6. In view of the above, taking into consideration the facts of the appeal and the submissions made by the authorized representative the then Regional Director had to meet the end of justice reduced the penalty imposed by the Registrar of Companies is reduced as below:
S. No. | Particular | Penalty imposed for violation of Section 135(1) of the Act [in Rs.) | Penalty imposed for violation of Section 135(7) of the Act (in Rs.) | Penalty imposed for violation of Section134 (3)(o) of the Act (in Rs.) | Total (in Rs.) |
1 | Company | Set-aside | 28,00,000 | 2,00,000 | 30,00,000 |
2 | Ajith Padival, Director | Set-aside | 1,06,000 | 30,000 | 1,36,000 |
3 | Mrs. Chitra Padival, Director | Set-aside | 1,06,000 | 30,000 | 1,36,000 |
Total | 32,72,000 |
7. Accordingly, the appellants have paid the penalty as under
S.No | Name of the Appellants | Date of Payment | SRN details | Penalty Paid |
1 | Company | 18/12/2024 | X89417901 | 30,00,000 |
2 | Ajith Padival, Director | 18/12/2024 | X89415905 | 1,36,000 |
3 | Mrs.
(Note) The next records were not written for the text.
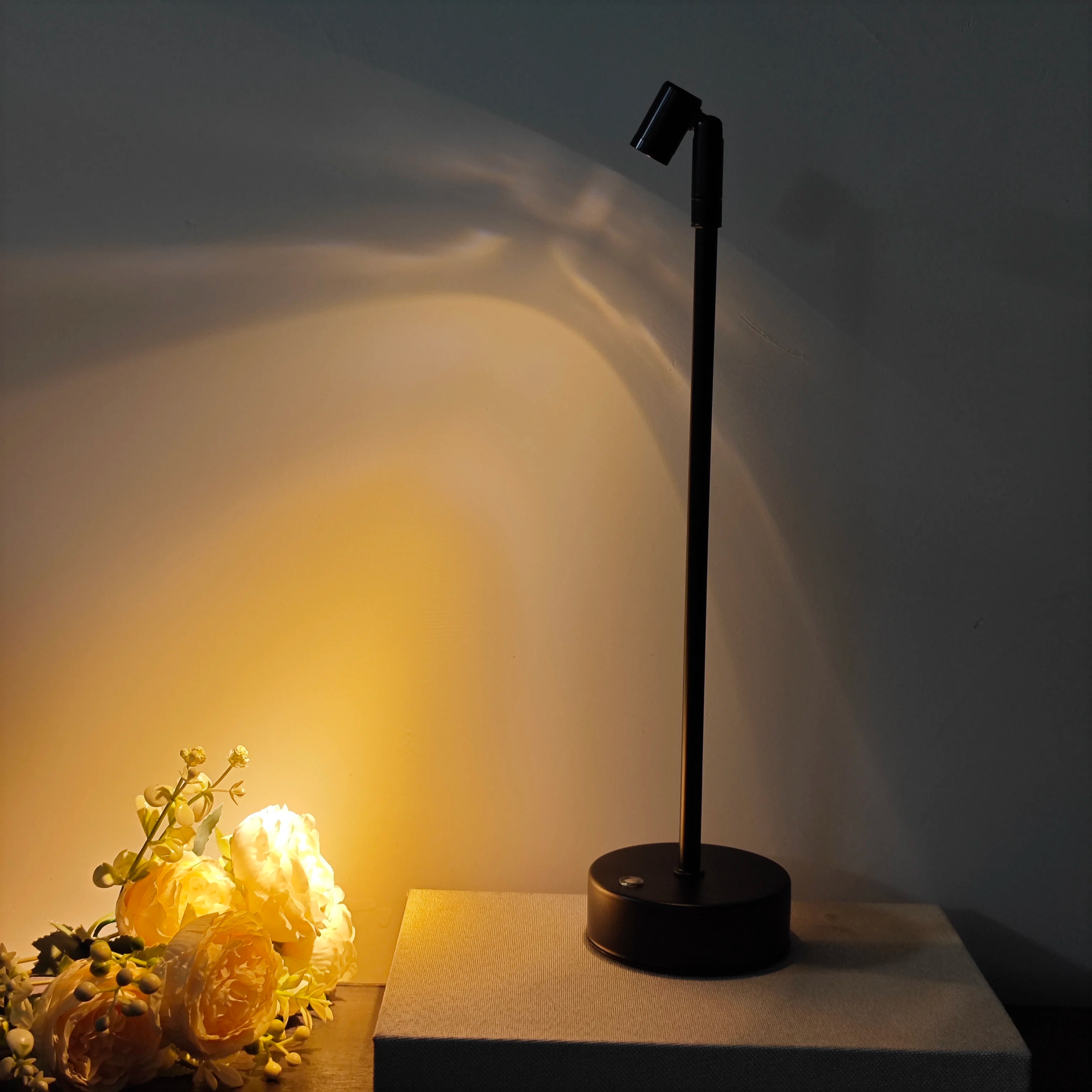 TaffLED Lampu Meja Hias Touch Lamp Restaurant Bar Warm White 1200mAh - TW65 Gambar produk TaffLED Lampu Meja Hias Touch Lamp Restaurant Bar Warm White 1200mAh - TW65 - 2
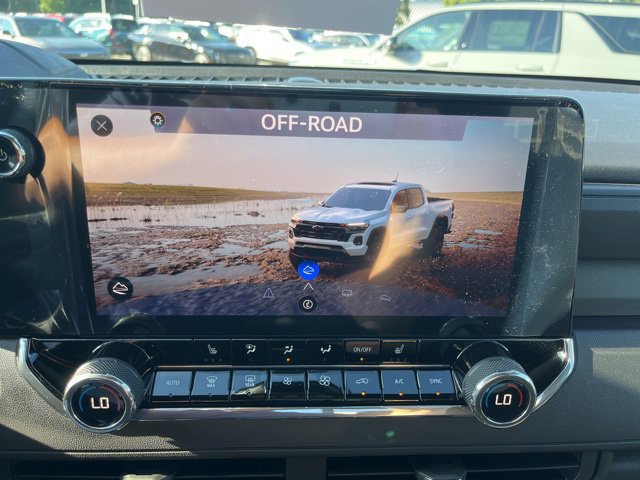 New 2026 Chevrolet Colorado Trail Boss AWD/4WD image 35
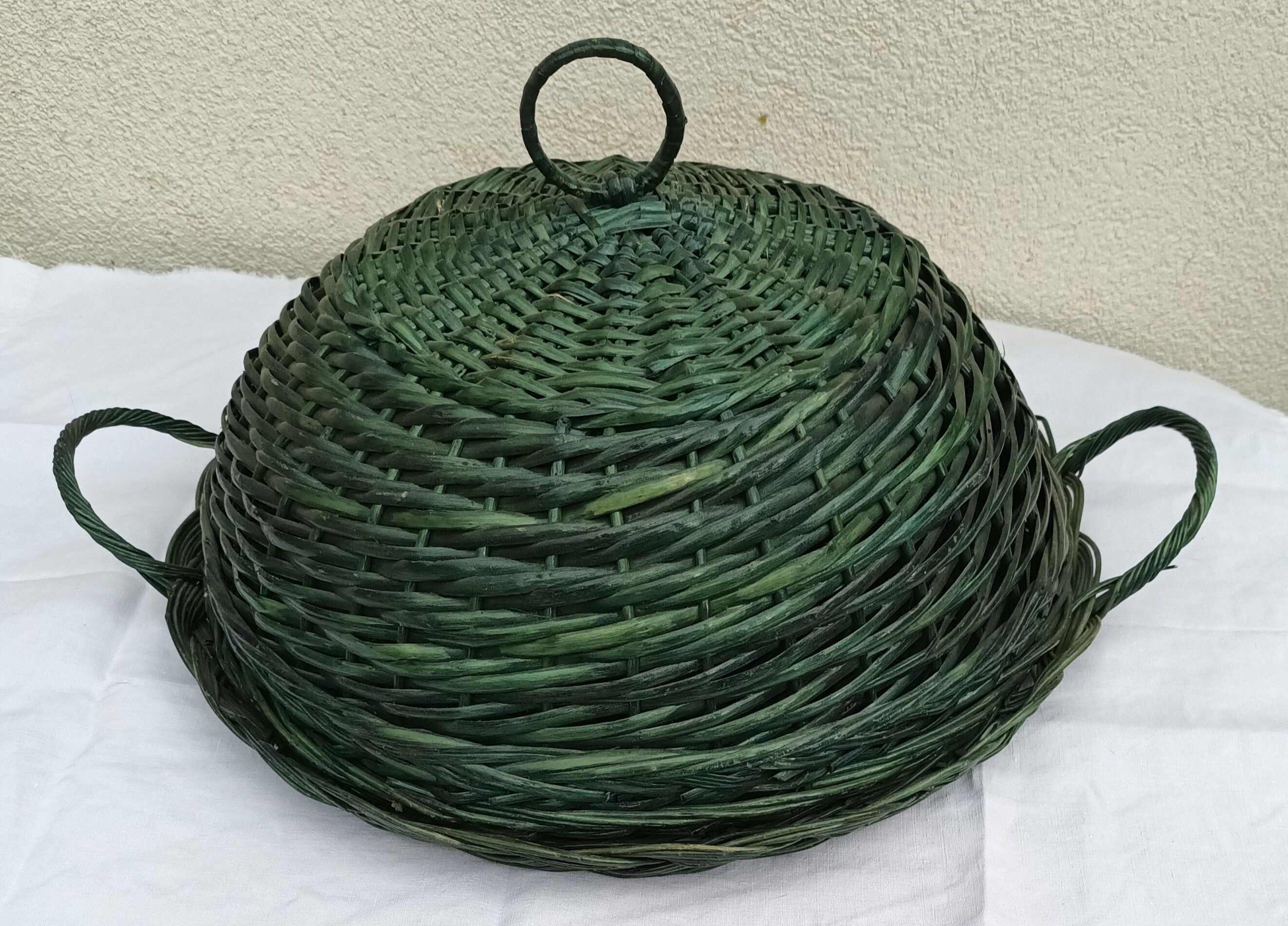 Wicker fruit tray
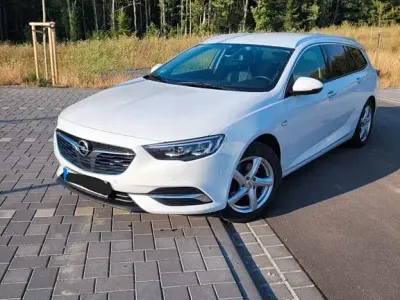 Gebraucht Opel Insignia Business 170 PS (125 kW) 2018 Weiß Limousine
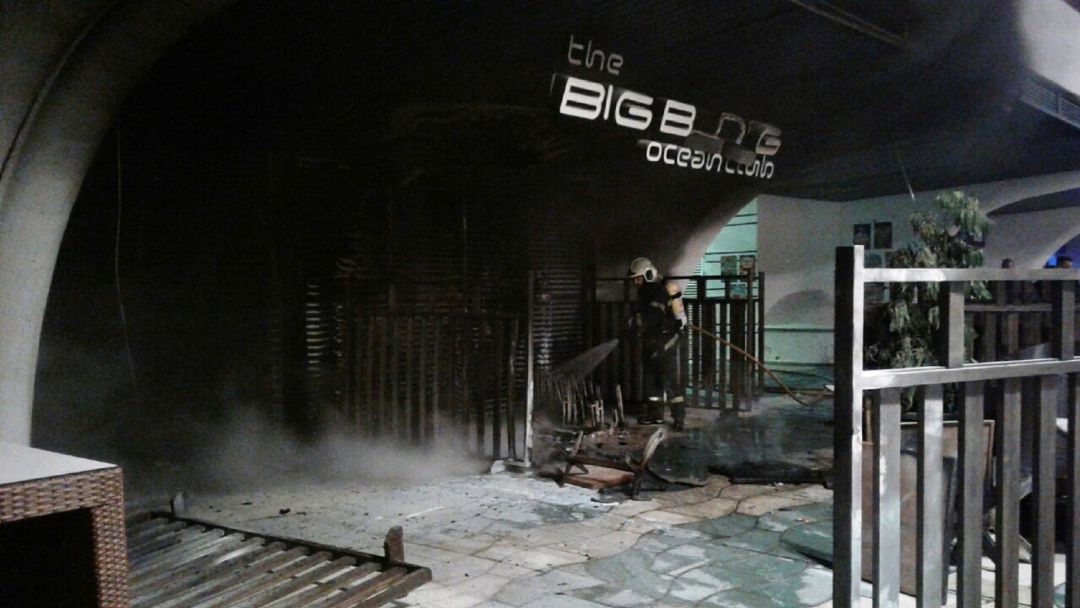 Fuego en el exterior de la discoteca Big Bamg de Almuñécar
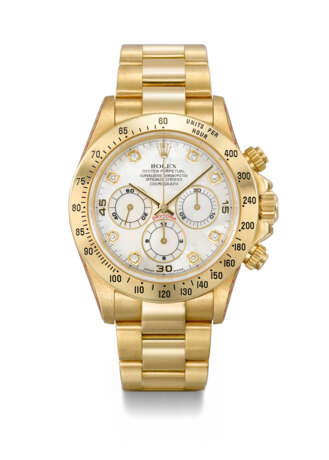 ROLEX. A RARE AND ATTRACTIVE 18K GOLD AND DIAMOND-SET AUTOMATIC CHRONOGRAPH WRISTWATCH WITH BRACELET, MOTHER-OF-PEARL DIAL AND BOX - Foto 1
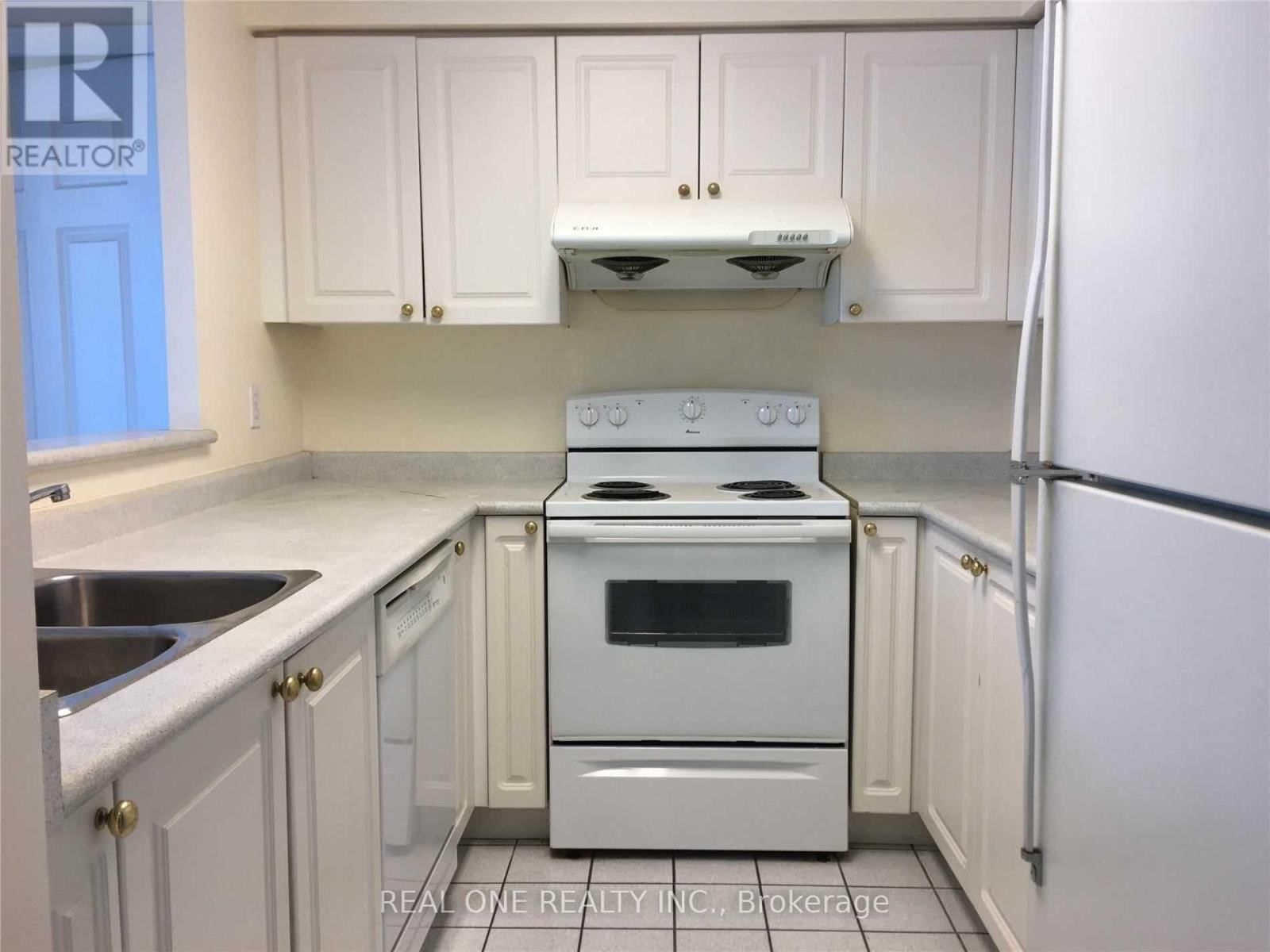 Uph06 - 8 PEMBERTON AVENUE Image 9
Chitra Padival, Director | 18/12/2024 | X89416697 | 1,36,000 |
Total | 32,72,000 |
8. In view of the compliance reported, the appeal is accordingly disposed off, and this order is issued to the Appellants with a copy to the Registrar of Companies, Karnataka and Joint Secretary, E-Governance Cell, Ministry of Corporate Affairs, New Delhi for information and necessary action.